Everything in the data below is left aside except the lines from the one containing "Accesorios Tony Bianco" through the one containing "Communication Culture & Critique雜志"; repeat those exactly.
==========
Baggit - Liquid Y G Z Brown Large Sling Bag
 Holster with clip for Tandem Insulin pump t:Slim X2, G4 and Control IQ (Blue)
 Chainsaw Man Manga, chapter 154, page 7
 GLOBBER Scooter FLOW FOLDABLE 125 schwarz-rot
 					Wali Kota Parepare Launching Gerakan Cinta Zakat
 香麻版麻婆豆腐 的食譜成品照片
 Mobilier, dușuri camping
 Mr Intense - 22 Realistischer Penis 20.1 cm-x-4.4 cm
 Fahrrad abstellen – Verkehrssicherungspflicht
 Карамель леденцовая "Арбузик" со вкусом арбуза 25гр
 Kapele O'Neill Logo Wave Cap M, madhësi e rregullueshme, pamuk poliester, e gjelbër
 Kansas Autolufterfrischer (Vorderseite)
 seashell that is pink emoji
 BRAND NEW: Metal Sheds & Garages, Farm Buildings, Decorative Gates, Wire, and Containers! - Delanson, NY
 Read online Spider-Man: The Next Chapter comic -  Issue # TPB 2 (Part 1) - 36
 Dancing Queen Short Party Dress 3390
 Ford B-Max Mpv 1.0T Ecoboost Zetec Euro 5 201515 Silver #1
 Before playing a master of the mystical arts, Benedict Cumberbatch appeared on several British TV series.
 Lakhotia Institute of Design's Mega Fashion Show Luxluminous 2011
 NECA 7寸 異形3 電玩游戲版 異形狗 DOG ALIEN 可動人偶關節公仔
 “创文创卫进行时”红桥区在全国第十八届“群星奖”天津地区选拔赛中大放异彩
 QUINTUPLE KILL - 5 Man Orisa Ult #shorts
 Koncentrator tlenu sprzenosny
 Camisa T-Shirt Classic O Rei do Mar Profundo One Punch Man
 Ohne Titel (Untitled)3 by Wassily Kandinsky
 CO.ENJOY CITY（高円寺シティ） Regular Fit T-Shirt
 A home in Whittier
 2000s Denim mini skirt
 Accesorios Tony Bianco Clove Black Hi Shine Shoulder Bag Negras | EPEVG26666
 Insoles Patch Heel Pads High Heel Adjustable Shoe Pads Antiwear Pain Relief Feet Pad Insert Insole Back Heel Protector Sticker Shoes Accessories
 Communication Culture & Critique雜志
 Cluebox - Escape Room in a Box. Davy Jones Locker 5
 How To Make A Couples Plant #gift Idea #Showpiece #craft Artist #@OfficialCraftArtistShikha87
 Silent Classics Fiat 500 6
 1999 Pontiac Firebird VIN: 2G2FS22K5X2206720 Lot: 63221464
==========
Completed task =
 Accesorios Tony Bianco Clove Black Hi Shine Shoulder Bag Negras | EPEVG26666
 Insoles Patch Heel Pads High Heel Adjustable Shoe Pads Antiwear Pain Relief Feet Pad Insert Insole Back Heel Protector Sticker Shoes Accessories
 Communication Culture & Critique雜志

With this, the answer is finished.